You can learn a lot in a classroom, but sometimes you need to learn in the field. That is just what the Wharton Undergraduate Energy Group did this month when they traveled to Audubon, Pennsylvania to visit the headquarters of PJM Interconnection.
While some students on the field trip, like MBA student Michael Alexander, had experience with the energy industry, others like freshman Yide Zhao were less seasoned.
“It helps a freshman like me become familiar with some basics of an energy company,” said Zhao. “It was interesting to learn the difference between capacity and reserves, as well as how different desks communicate with each other in the control center. The trip helped me gain more insight in the energy field and has encouraged me to learn more about it in the future.”
PJM is a regional transmission organization (RTO) that coordinates the movement of wholesale electricity. It is an essential player in the energy landscape and its facilities play an incredibly important role in the coordination of electricity generation and distribution from Chicago to Washington, D.C.
While at PJM, Wharton students had the opportunity to hear presentations from Senior Lead Economist Laura Walter and Senior Economist Rami Dirani. Walter and Dirani explained how PJM interacts with the energy industry at market, planning, and operations levels. They also illustrated the challenges of ensuring there is always enough electricity flowing to power the region.
Students learned that PJM plans years out to ensure that the region has the capacity needed to handle demand when population growth is expected or generators are expected to deactivate. PJM must also use different market incentives to either signal that less electricity is needed when transmission lines are becoming congested, or to encourage plants to turn on.
The field trip also included a tour of the main control room, where students saw real-time analytics of the state of electricity.

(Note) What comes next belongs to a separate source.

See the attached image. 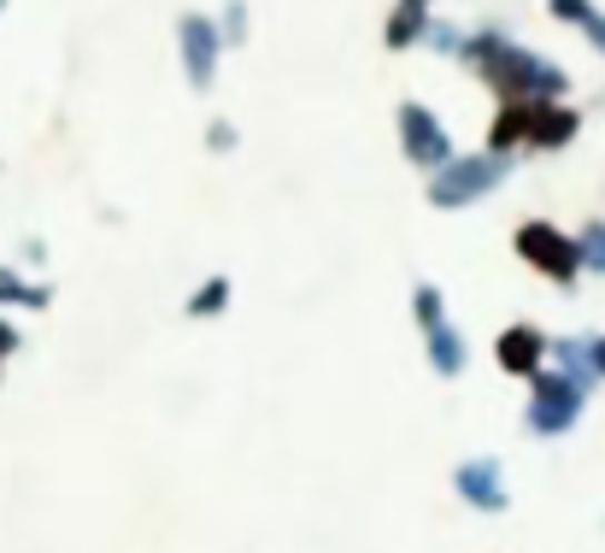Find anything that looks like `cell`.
I'll list each match as a JSON object with an SVG mask.
<instances>
[{"mask_svg": "<svg viewBox=\"0 0 605 553\" xmlns=\"http://www.w3.org/2000/svg\"><path fill=\"white\" fill-rule=\"evenodd\" d=\"M465 59L476 71H483V83H494L506 100H547L565 89V77H558L547 59H535L524 48H512L499 30H483V36H470L465 42Z\"/></svg>", "mask_w": 605, "mask_h": 553, "instance_id": "6da1fadb", "label": "cell"}, {"mask_svg": "<svg viewBox=\"0 0 605 553\" xmlns=\"http://www.w3.org/2000/svg\"><path fill=\"white\" fill-rule=\"evenodd\" d=\"M506 177V159L499 154H476V159H453L447 171H435V182H429V200L435 207H465V200H476V195H488L494 182Z\"/></svg>", "mask_w": 605, "mask_h": 553, "instance_id": "7a4b0ae2", "label": "cell"}, {"mask_svg": "<svg viewBox=\"0 0 605 553\" xmlns=\"http://www.w3.org/2000/svg\"><path fill=\"white\" fill-rule=\"evenodd\" d=\"M400 141H406V154H411V166H424V171H447L453 166V141L442 130V118H435L429 107H400Z\"/></svg>", "mask_w": 605, "mask_h": 553, "instance_id": "3957f363", "label": "cell"}, {"mask_svg": "<svg viewBox=\"0 0 605 553\" xmlns=\"http://www.w3.org/2000/svg\"><path fill=\"white\" fill-rule=\"evenodd\" d=\"M517 254H524L535 271L558 277V283H571V277H576V265H582V248L558 236L553 224H524V230H517Z\"/></svg>", "mask_w": 605, "mask_h": 553, "instance_id": "277c9868", "label": "cell"}, {"mask_svg": "<svg viewBox=\"0 0 605 553\" xmlns=\"http://www.w3.org/2000/svg\"><path fill=\"white\" fill-rule=\"evenodd\" d=\"M576 406H582V383L571 372L565 377H558V372H540L535 377V406H529V424L535 429H547V436H553V429H565L576 418Z\"/></svg>", "mask_w": 605, "mask_h": 553, "instance_id": "5b68a950", "label": "cell"}, {"mask_svg": "<svg viewBox=\"0 0 605 553\" xmlns=\"http://www.w3.org/2000/svg\"><path fill=\"white\" fill-rule=\"evenodd\" d=\"M540 354H547V342H540V330H529V324H512V330L494 342L499 372H512V377H540Z\"/></svg>", "mask_w": 605, "mask_h": 553, "instance_id": "8992f818", "label": "cell"}, {"mask_svg": "<svg viewBox=\"0 0 605 553\" xmlns=\"http://www.w3.org/2000/svg\"><path fill=\"white\" fill-rule=\"evenodd\" d=\"M218 42L224 36L206 24V18H182V66H189V83H212V66H218Z\"/></svg>", "mask_w": 605, "mask_h": 553, "instance_id": "52a82bcc", "label": "cell"}, {"mask_svg": "<svg viewBox=\"0 0 605 553\" xmlns=\"http://www.w3.org/2000/svg\"><path fill=\"white\" fill-rule=\"evenodd\" d=\"M458 495L483 512H499L506 506V488H499V460H470L458 465Z\"/></svg>", "mask_w": 605, "mask_h": 553, "instance_id": "ba28073f", "label": "cell"}, {"mask_svg": "<svg viewBox=\"0 0 605 553\" xmlns=\"http://www.w3.org/2000/svg\"><path fill=\"white\" fill-rule=\"evenodd\" d=\"M529 125H535V100H506L499 118H494V130H488V148L506 154L517 141H529Z\"/></svg>", "mask_w": 605, "mask_h": 553, "instance_id": "9c48e42d", "label": "cell"}, {"mask_svg": "<svg viewBox=\"0 0 605 553\" xmlns=\"http://www.w3.org/2000/svg\"><path fill=\"white\" fill-rule=\"evenodd\" d=\"M576 136V112L565 107H547V100H535V125H529V148H558V141Z\"/></svg>", "mask_w": 605, "mask_h": 553, "instance_id": "30bf717a", "label": "cell"}, {"mask_svg": "<svg viewBox=\"0 0 605 553\" xmlns=\"http://www.w3.org/2000/svg\"><path fill=\"white\" fill-rule=\"evenodd\" d=\"M424 336H429V359H435V372H442V377L465 372V342L453 336V324H447V318L424 324Z\"/></svg>", "mask_w": 605, "mask_h": 553, "instance_id": "8fae6325", "label": "cell"}, {"mask_svg": "<svg viewBox=\"0 0 605 553\" xmlns=\"http://www.w3.org/2000/svg\"><path fill=\"white\" fill-rule=\"evenodd\" d=\"M417 36H429V0H400V12L388 18V48H406Z\"/></svg>", "mask_w": 605, "mask_h": 553, "instance_id": "7c38bea8", "label": "cell"}, {"mask_svg": "<svg viewBox=\"0 0 605 553\" xmlns=\"http://www.w3.org/2000/svg\"><path fill=\"white\" fill-rule=\"evenodd\" d=\"M0 300H12V306H48V289H36V283H24L18 271H0Z\"/></svg>", "mask_w": 605, "mask_h": 553, "instance_id": "4fadbf2b", "label": "cell"}, {"mask_svg": "<svg viewBox=\"0 0 605 553\" xmlns=\"http://www.w3.org/2000/svg\"><path fill=\"white\" fill-rule=\"evenodd\" d=\"M224 300H229V283L212 277V283H206V289L189 300V313H195V318H212V313H224Z\"/></svg>", "mask_w": 605, "mask_h": 553, "instance_id": "5bb4252c", "label": "cell"}, {"mask_svg": "<svg viewBox=\"0 0 605 553\" xmlns=\"http://www.w3.org/2000/svg\"><path fill=\"white\" fill-rule=\"evenodd\" d=\"M582 248H588V259L605 271V230H588V241H582Z\"/></svg>", "mask_w": 605, "mask_h": 553, "instance_id": "9a60e30c", "label": "cell"}, {"mask_svg": "<svg viewBox=\"0 0 605 553\" xmlns=\"http://www.w3.org/2000/svg\"><path fill=\"white\" fill-rule=\"evenodd\" d=\"M12 347H18V330H12L7 318H0V354H12Z\"/></svg>", "mask_w": 605, "mask_h": 553, "instance_id": "2e32d148", "label": "cell"}, {"mask_svg": "<svg viewBox=\"0 0 605 553\" xmlns=\"http://www.w3.org/2000/svg\"><path fill=\"white\" fill-rule=\"evenodd\" d=\"M594 372H605V342H594Z\"/></svg>", "mask_w": 605, "mask_h": 553, "instance_id": "e0dca14e", "label": "cell"}]
</instances>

During this unseasonable hot November day, energy usage was closer to what a “summer curve” looked like than a “winter curve.” Typically, more energy is used in summer than winter, as people power up their air conditioning units. Seeing the room where it all happens was an incredible opportunity for the group; they saw a snapshot of the current state of energy in the PJM region.
By visiting PJM, speaking with senior economists, and visiting the control room itself, students saw just how complex and ever-changing the energy industry can be. While the average person may not think twice about flicking on a light, there are hundreds of different players involved in providing the region with reliable energy, from generators, to consumers, to PJM itself.